1. Humble Beginnings
Q: How did you get started and what or who inspired and empowered you to?
Being obsessed with documentaries and watching international news channels every singe day, it was pretty clear to me that working in world news and current affairs was something I needed to do for a living. I love to learn. So I would spend my time as a solo traveller making mini documentaries or taking photos of people, places and cultures that were so different to my own. I would come home and be so surprised at how little people really new about the world when I would tell them the things I did and saw. That made me want to tell my stories to a wider audience and at a out the age of 21 I decided that being a lawyer (which I am studying to become) would never be as fulfilling or rewarding as being a war correspondent.
Then at 23 when I was in Kenya, where my father is based, I was caught up in the Westgate Mall siege, which claimed the lives of 67 people and wounded hundreds. Being caught up in the four day siege and living to tell the tale was something that changed my life forever. I was traumatised by what had happened and felt it was so necessary to tell my story so that other Australians could be more aware of the type of terror and adversity that happens all over the world but is seldom acknowledged. After doing a sit down interview with Tracy Grimshaw for A Current Affair, I knew that if there was ever an opportunity to be involved in an industry that I was so passionate about it was right there, on that program. So for so long after that, I worked for free, proving myself in the industry until they took a chance on me and offered me a job.

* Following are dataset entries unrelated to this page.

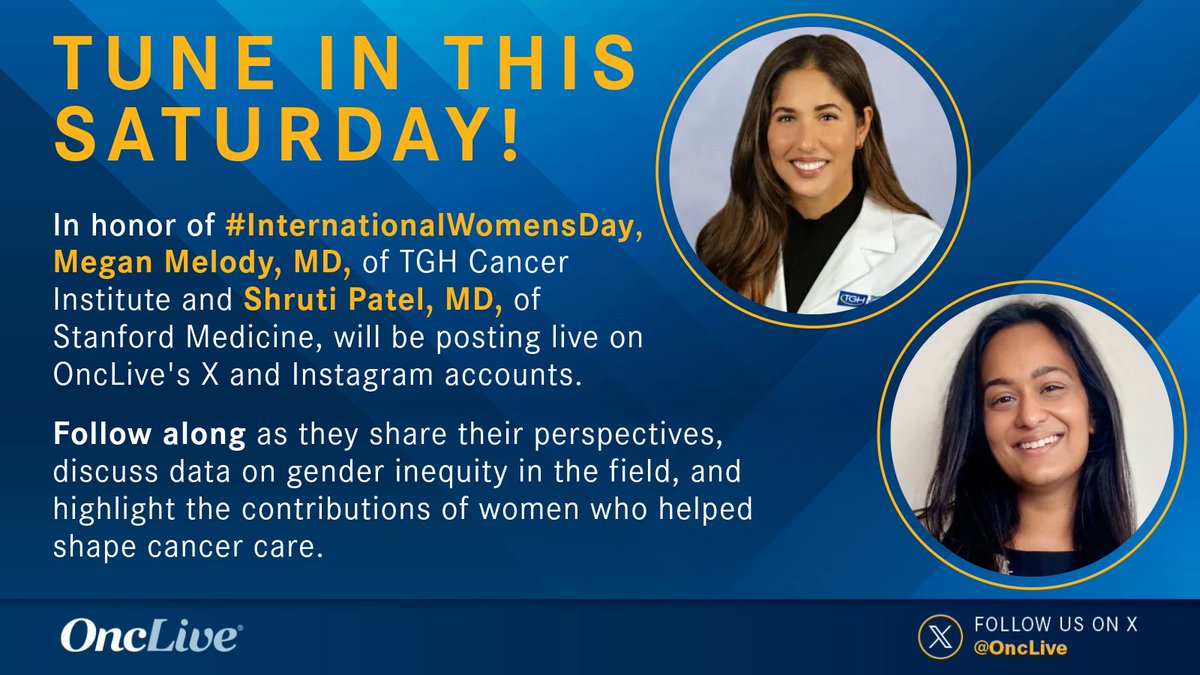 TUNE IN THIS SATURDAY!

In honor of #InternationalWomensDay, Megan Melody, MD, of TGH Cancer Institute and Shruti Patel, MD, of Stanford Medicine, will be posting live on OncLive's X and Instagram accounts.

Follow along as they share their perspectives, discuss data on gender inequity in the field, and highlight the contributions of women who helped shape cancer care.

TGH

OncLive®

FOLLOW US ON X
@OncLive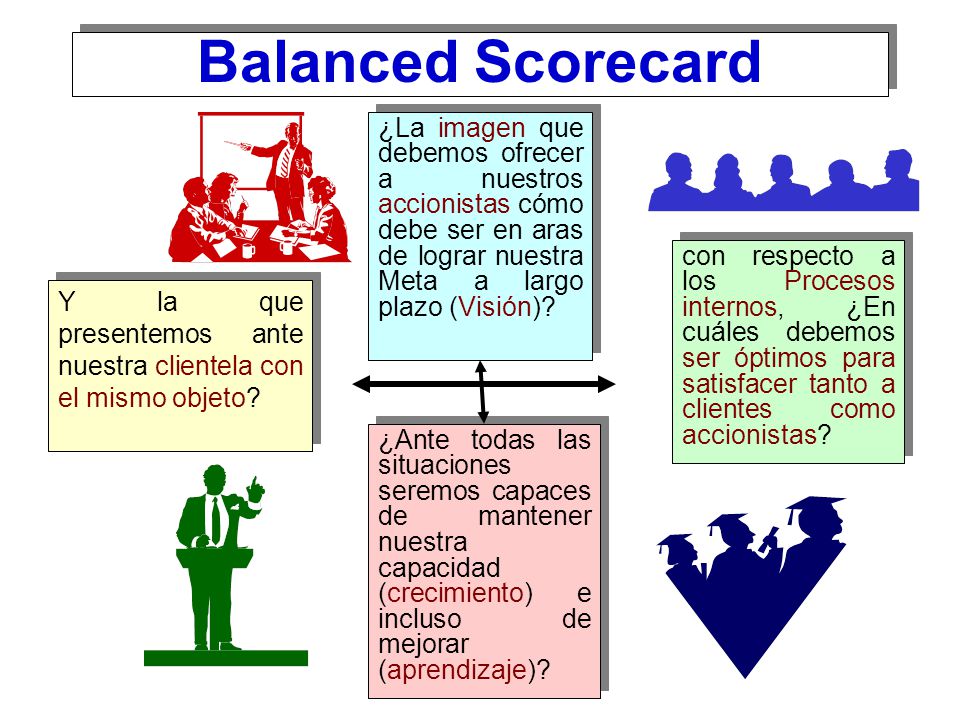 Balanced Scorecard

¿La imagen que debemos ofrecer a nuestros accionistas cómo debe ser en aras de lograr nuestra Meta a largo plazo (Visión)?

Y la que presentemos ante nuestra clientela con el mismo objeto?

con respecto a los Procesos internos, ¿En cuáles debemos ser óptimos para satisfacer tanto a clientes como accionistas?

¿Ante todas las situaciones seremos capaces de mantener nuestra capacidad (crecimiento) e incluso de mejorar (aprendizaje)?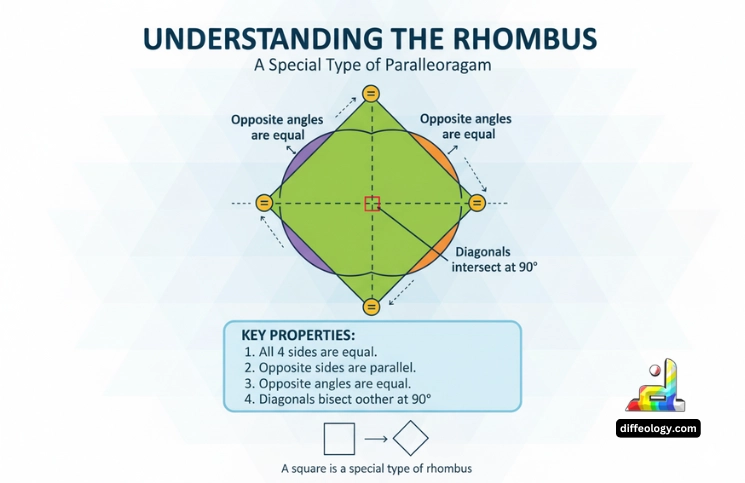 UNDERSTANDING THE RHOMBUS

A Special Type of Paralleoragam

Opposite angles are equal

Opposite angles are equal

=

=

=

=

Diagonals intersect at 90°

KEY PROPERTIES:

1. All 4 sides are equal.
2. Opposite sides are parallel.
3. Opposite angles are equal.
4. Diagonals bisect oother at 90°

A square is a special type of rhombus

diffeology.com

It was by far the greatest opportunity I have ever received and I will be forever grateful for my time at A Current Affair.
Something that I think is really important to note is that although my greatest opportunity stemmed from the most horrific event, I would give anything to take it all back. If I could bring back the lives of those 67 people and still be working in a clothes shop today, I would. No career, no lifestyle, no amount of money is ever worth more than a human life.
Q: What unique and creative strategies if any did you use when you were first getting started?
There was nothing creative about my beginning in the industry, I saw an opportunity and I took it. Obviously never studying journalism or working in television before, I was behind the eight ball when I first started my work experience. I asked so many questions, I took notes on everything and I made sure that I understood everything that was being taught to me before I moved on.
Q: What mindset distinguished you from others who were doing the same thing? How did you develop it?
I think the difference in my mindset from others who were striving to get in to the media, is that I wasn’t taught what I knew of the industry in school. I lived it. I went out and taught it to myself. Instead of doing a journalism degree I was travelling with an SLR, conducting interviews in Indonesian orphanages or small towns in Africa.
3. What is your definition of success?
To me, success is about ambition and drive. It doesn’t matter what your job is or how much money you earn, if you are putting forward your best effort, in whatever position you’re in, then you are successful. Be passionate about whatever it is that you do. Be proud of who you are, where you have come from and where you want to end up, wherever that may be.
Q: What do you think is the main reason why some people face failure when going after their vision?
I don’t really think failure is something that people should ever be thinking about. If you fail to get to where you want to be it is probably because you’re just not ready for it yet. Start off small to begin with and over time, you will develop the knowledge and skills that are necessary to achieve your end goal. Learning from your mistakes is the exact reason as to why there is no such thing as failure. You can’t fail if you are learning because to learn is to better yourself.
5. What is the best piece of advice you have received or came across and would like to share with everyone?
Don’t take other peoples opinions of who you are, or what you do, personally. Everybody is going to have an opinion of you and what you do but very few will ever understand you of get to know you.